I also get the sense she drew upon Dickens in parts of the novel. Here is a comparison example to illustrate what I mean:
Wharton: “It had been raining heavily and persistently for a longer time than she could remember. Day after day the hills beyond the park had been curtained by motionless clouds, the gutters of the long steep roofs had gurgled with a perpetual overflow, the opaque surface of the moat had been peppered by a continuous pelting of big drops. The water lay in glassy stretches under the trees and along the sodden edges of the garden-paths, it rose in a white mist from the fields beyond…”
Dickens: “Fog everywhere. Fog up the river, where it flows among green aits and meadows; fog down the river, where it rolls defiled among the tiers of shipping and the waterside pollutions of a great (and dirty) city. Fog on the Essex marshes, fog on the Kentish heights. Fog creeping into the cabooses of collier-brigs; fog lying out on the yards and hovering in the rigging of great ships; fog drooping on the gunwales of barges and small boats. Fog in the eyes and throats of ancient Greenwich pensioners, wheezing by the firesides of their wards; fog in the stem and bowl of the afternoon pipe of the wrathful skipper, down in his close cabin; fog cruelly pinching the toes and fingers of his shivering little ‘prentice boy on deck. Chance people on the bridges peeping over the parapets into a nether sky of fog, with fog all round them, as if they were up in a balloon and hanging in the misty clouds.” That is one of Dickens’ most amazing little sections of writing.

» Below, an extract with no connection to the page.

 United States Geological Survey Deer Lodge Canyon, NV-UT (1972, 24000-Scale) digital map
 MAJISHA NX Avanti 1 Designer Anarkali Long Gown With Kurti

Wharton’s strength is her dogged pursuit of characters’ thoughts and feelings. Yet, I kept pining for James. I like the way his long, convoluted, difficult sentences support the exposed psychology of his characters, which seems a better form supporting function than are the choices of Wharton.
One of Wharton’s strengths is to say a lot with little as the first sentence demonstrates:
“‘Undine Spragg — how can you?’ Her mother wailed, raising a prematurely wrinkled hand heavy with rings to defend the not which a languid ‘bell-boy’ had just brought in.”
I wish that more contemporary novelists managed this type of sly complexity. Wharton also has her Oscar Wilde moments with aphorisms, for example: “‘Ah, there’s the secret of domestic happiness. Marry somebody who likes all the things you don’t, and make love to somebody who likes all the things you do.”
Undine starts with Moffat and she nearly ends with Moffat. He loves her from the start and by the end of the novel he becomes a billionaire, buying up great art works of the world with intent and taste. Undine has again married him, but she soon realizes that money alone won’t buy power in an American money is always greener on the other side of marriage conclusion. We know she’ll never be satisfied but we’ll leave her to find that out for herself. Oh, and by the bye, how not to admire a name like Looty Arlington.